La più ampia raffigurazione di sirene, nella pittura, si attesta però nel XIX secolo quando fu rappresentata inequivocabilmente come donna fatale, irresistibile, che porta l’uomo a certa rovina. Per questo i pittori indugiarono, con compiacimento, sulle soavi nudità di queste figure, che, in molti casi, persero persino la coda, descrivendo questo essere molto seducente, con seni prominenti, dal corpo flessuoso e dalla capigliatura fluente simboleggiante tutte le seduzioni femminili e le tentazioni demoniache.
Questa premessa per giungere a mostrarvi le opere che raffigurano le sirene. in questo post vedremo
le opere di John William Waterhouse
John William Waterhouse (Roma, 6 aprile 1849 – Londra, 10 febbraio 1917) è stato un pittore britannico, appartenente alla corrente preraffaellita.
Viene considerato un "Preraffaellita moderno", in quanto i suoi lavori risalgono a qualche decennio dopo lo scioglimento della confraternita dei Preraffaelliti. La sua pittura infatti subisce da una parte la loro influenza stilistica, e dall'altra quella degli impressionisti suoi contemporanei. I suoi dipinti sono prevalentemente a soggetto mitologico o arturiano.
È nel decennio 1880 che John William Waterhouse comincia ad abbracciare il preraffaellismo: troviamo fra le opere le celebri interpretazioni della Dama di Shalott di Tennyson e si intensifica la sua opera legata a Shakespeare. Sempre più interessato al preraffaellismo, John William Waterhouse focalizza molta attenzione ai particolari naturali, fiori, piante… senza tuttavia trascurare l’insieme. Al centro di molte scene vi è sempre la figura femminile, spesso vista quasi in veste sacerdotale o attraverso figure mitologiche al femminile.
Rappresentazioni dell’eterno femminino, ma anche del significato simbolico del femminile: la natura è donna, l’acqua è donna, la seduzione è donna.

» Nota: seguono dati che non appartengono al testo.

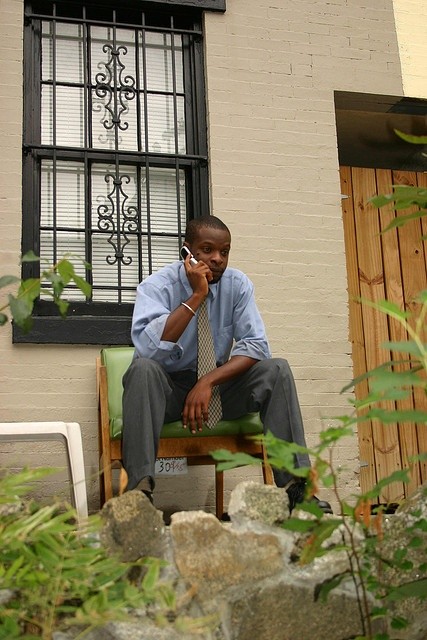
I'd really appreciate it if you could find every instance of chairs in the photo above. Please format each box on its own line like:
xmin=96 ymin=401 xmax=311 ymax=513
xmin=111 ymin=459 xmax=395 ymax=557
xmin=94 ymin=345 xmax=274 ymax=522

Come nei preraffaelliti, le tele alternano sacro e profano, mitologia e religione, poesia e storia antica.
Anche il decennio successivo si rivela una conferma della strada scelta da John William Waterhouse: una pittura sempre più concentrata sulla narrazione del femminile, letterario e simbolico.
Anche gli ultimi anni di vita di John William Waterhouse sono molto prolifici. Le sue opere non diventano mai fotografiche, ma fra la realtà e la tela il pittore interpone il filtro dell’arte, dell’interpretazione, della sublimazione.
John William Waterhouse è, attraverso i colori, a sua volta poeta.